Friday, 11 November 2016

It was a triumph for Trump. But for democracy? Not so much

It’s become a bit of a recurring refrain these days: you have to bow to the will of the people. And you have to learn to listen to them.

If you’re in any sense a democrat, then the first statement is so obvious as hardly to need saying. So why do people say it? 

Because they mean rather more than you might think. What they mean is that not only should we bow to the will of the majority, but we should like it. That’s no part of the democratic compact. We have every right to oppose a decision of the people and to try to amend it; the only obligation on us is to accept that if the will of the people remains firm, we have to acquiesce to its ultimately being acted upon, however much we dislike.

What about listening to people? I keep being told that too, and it’s another obvious idea. So again the people who say it must mean more than the words suggest. They are asking us not so much to listen, but to go along with what we’re hearing. If people are saying that there are too many immigrants, I feel I can listen and then explain, yet again, in the clearest possible terms, and with as much patience as I can muster, that they’re problems aren’t being caused by immigrants.

Indeed, by focusing on immigrants, they let off the hook the very groups they should be targeting: employers pressing down on wages, reducing rights at work, making jobs as precarious as possible, all with the support of a government that regards being “business-friendly” as meaning backing those employers, reducing their taxes while increasing everyone else’s, and recouping the money by cutting back on benefits. Opposing racism, as well as being morally right, also makes good economic sense. So I’m fully prepared to listen, but not with a view to reaching some kind of compromise with notions that are both repugnant and counter-productive.

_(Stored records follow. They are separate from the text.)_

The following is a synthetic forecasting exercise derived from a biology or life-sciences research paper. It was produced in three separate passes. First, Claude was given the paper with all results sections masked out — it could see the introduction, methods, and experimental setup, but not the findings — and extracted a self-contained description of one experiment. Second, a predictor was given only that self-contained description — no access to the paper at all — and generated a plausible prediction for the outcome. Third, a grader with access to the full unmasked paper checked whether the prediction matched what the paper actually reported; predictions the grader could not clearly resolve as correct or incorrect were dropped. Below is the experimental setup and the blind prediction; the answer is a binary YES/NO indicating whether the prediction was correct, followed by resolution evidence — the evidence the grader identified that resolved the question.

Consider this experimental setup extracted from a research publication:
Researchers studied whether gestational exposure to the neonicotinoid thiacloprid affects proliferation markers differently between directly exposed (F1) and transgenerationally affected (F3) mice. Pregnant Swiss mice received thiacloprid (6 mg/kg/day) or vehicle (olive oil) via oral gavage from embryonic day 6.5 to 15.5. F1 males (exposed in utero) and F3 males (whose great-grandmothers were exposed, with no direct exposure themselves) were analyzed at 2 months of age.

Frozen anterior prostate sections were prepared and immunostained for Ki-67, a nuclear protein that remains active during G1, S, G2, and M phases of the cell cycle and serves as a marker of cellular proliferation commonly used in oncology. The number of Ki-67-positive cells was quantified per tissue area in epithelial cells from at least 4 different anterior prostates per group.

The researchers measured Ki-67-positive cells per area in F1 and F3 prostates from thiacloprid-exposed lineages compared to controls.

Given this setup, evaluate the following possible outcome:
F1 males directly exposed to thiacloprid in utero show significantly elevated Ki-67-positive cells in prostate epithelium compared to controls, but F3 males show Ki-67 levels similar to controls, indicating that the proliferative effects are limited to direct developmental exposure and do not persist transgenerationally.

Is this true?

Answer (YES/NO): YES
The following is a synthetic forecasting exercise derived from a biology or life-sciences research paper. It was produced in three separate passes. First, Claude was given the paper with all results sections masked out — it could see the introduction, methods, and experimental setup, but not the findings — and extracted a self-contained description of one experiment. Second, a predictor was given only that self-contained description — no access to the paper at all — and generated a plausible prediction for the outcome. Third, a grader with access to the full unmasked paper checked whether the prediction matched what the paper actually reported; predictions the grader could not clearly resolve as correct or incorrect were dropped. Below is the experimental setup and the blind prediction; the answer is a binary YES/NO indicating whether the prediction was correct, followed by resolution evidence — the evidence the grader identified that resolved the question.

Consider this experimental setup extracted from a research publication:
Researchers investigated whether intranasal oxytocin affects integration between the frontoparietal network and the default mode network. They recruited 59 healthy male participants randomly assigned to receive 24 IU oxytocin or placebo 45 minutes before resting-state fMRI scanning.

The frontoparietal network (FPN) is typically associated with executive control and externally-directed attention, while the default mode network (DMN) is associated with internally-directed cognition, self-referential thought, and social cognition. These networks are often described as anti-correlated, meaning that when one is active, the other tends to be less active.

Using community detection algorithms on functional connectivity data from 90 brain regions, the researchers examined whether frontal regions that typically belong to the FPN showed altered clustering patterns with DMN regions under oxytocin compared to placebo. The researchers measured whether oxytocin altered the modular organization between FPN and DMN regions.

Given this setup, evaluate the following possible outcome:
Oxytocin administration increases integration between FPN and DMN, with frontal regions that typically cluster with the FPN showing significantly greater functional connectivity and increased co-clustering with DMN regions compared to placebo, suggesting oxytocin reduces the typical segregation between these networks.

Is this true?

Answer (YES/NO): YES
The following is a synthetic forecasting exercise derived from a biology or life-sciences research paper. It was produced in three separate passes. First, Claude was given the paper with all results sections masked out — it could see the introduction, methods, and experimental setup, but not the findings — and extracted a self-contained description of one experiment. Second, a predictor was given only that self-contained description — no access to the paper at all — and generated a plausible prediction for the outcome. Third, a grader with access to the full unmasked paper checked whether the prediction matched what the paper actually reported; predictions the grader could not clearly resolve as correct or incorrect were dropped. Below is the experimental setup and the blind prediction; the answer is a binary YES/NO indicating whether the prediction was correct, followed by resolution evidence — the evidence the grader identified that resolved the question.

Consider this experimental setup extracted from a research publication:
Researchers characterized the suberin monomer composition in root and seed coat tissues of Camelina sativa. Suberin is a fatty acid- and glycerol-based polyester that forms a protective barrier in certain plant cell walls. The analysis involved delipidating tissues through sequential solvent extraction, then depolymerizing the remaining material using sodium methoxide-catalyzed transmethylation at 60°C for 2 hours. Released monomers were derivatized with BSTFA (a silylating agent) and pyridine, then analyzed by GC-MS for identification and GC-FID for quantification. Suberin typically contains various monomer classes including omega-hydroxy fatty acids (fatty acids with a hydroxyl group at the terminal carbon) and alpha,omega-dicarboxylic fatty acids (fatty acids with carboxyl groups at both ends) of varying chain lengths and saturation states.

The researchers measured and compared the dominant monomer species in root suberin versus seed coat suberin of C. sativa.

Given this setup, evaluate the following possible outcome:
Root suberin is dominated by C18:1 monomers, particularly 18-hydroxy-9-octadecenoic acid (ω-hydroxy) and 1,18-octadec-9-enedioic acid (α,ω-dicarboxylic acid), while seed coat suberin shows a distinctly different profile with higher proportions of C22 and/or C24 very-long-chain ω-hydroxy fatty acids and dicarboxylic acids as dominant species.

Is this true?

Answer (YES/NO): NO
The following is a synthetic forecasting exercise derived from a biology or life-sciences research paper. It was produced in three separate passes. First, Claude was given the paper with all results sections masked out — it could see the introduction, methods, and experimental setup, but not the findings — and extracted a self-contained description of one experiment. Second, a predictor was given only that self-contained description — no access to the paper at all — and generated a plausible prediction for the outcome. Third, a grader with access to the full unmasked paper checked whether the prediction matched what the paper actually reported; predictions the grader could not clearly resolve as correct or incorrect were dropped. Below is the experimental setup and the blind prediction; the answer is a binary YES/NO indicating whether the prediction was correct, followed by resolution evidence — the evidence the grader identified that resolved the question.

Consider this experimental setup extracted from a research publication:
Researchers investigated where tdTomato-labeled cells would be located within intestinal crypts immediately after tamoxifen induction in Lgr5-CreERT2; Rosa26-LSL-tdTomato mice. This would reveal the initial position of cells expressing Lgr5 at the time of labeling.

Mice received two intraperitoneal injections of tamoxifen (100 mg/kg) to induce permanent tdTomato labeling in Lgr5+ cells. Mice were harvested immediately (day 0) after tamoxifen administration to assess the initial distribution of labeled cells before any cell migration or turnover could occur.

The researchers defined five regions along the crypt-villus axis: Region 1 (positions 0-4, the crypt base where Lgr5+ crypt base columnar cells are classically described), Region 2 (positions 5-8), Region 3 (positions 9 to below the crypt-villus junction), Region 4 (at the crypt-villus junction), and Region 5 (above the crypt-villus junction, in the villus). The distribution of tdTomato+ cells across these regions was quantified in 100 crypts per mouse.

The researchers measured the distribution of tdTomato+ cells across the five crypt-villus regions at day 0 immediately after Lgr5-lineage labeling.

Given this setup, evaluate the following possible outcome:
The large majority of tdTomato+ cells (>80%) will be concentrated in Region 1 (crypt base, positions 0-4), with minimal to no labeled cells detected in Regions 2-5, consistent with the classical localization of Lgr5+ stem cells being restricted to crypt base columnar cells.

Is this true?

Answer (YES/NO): NO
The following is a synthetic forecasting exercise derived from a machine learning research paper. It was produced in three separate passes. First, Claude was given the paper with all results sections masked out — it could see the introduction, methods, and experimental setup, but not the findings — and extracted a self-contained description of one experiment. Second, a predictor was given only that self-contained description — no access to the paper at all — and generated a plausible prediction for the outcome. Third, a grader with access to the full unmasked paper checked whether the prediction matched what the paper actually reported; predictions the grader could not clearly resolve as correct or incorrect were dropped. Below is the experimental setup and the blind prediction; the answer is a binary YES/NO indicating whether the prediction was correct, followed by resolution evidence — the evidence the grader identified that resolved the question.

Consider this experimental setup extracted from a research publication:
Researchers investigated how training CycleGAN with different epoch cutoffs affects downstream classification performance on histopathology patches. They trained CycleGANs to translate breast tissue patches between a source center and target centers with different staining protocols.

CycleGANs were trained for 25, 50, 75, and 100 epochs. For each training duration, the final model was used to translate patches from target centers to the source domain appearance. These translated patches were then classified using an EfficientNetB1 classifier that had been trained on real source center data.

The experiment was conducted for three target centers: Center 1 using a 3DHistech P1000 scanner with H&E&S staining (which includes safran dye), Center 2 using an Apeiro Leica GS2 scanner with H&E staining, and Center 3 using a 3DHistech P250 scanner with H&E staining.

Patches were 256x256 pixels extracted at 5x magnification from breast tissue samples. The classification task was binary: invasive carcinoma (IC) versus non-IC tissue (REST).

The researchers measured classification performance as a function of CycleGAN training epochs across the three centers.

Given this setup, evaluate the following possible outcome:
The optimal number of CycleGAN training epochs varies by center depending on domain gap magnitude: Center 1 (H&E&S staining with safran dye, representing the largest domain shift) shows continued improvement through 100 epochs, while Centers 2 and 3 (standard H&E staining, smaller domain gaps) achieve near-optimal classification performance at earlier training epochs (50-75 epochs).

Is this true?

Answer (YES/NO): NO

What does all this mean in practice, right now? Well, in the US, we are under an obligation to accept the outcome of the 8 November election. It was fought under long-accepted rules – the provisions of the US constitution – and Trump won. We have to accept that he has the right to occupy the White House.

But that’s as far as I’m prepared to go towards all those people who tell me to knuckle down and stop complaining about his victory. Why shouldn’t I complain? It is perfectly democratic to prepare to oppose him. And this is particularly true in the case of Trump: his victory may have been won under the rules, but it wasn’t democratic, in the strict sense that it did not reflect the will of the people. Why?

Trump: elected but not democratically
Because Hillary Clinton beat him. She took 60,556, 142 votes to his 60,116,240, a clear majority of 439,902 even though it was small (under 0.4%).

Why was she denied?

Well, as its name implies, the United States was set up by a bunch of states which agreed to pool their sovereignty. They certainly weren’t prepared to give up all control over their lives though they went a great deal further than, say, the European Union, where states are retaining so much of their sovereignty that one of them, Britain, is even packing its bags and leaving.

One of the impacts of the retention of states’ rights in the US was that the President would not be elected directly by the people but the states, though with each state casting a vote weighted to reflect the size of its population. In other words, the President is elected indirectly with voters only choosing electors, state by state, and the electors choosing the President.

This can obviously create a situation where the people’s choice is out of line with the electors’, as it did this week. The phenomenon is relatively rare but, strangely, it has happened twice in the last five elections. In 2000, Republican George Dubya Bush beat Al Gore despite having fewer votes, before Donald Trump pulled off the same trick against Hillary Clinton this week.

Just in case anybody has forgotten, Dubya was the man who seemed to fulfil HL Mencken’s famous forecast:

As democracy is perfected, the office of president represents, more and more closely, the inner soul of the people. On some great and glorious day the plain folks of the land will reach their heart's desire at last and the White House will be adorned by a downright moron.

He took us into the Iraq War, one of the most appalling decisions of recent decades, which has left the Middle East in chaos and led to the emergence of so-called ISIS with the atrocities that we know followed.

Now we have Donald Trump elected in the same way, against the will of the people. This is encouraging, if only because it shows that there’s still a majority in the US against the unstable bigotry Trump represents. He seems likely to illustrate Mencken’s prediction about the Presidency, even more fully than Dubya did.

So, Trump has won the office, in accordance with the rules. We have to accept that. But he doesn’t represent the will of the people and lacks democratic legitimacy.

Given the fear we must have that he’ll take decisions even more catastrophic than Dubya’s over Iraq, why on Earth shouldn’t we oppose them?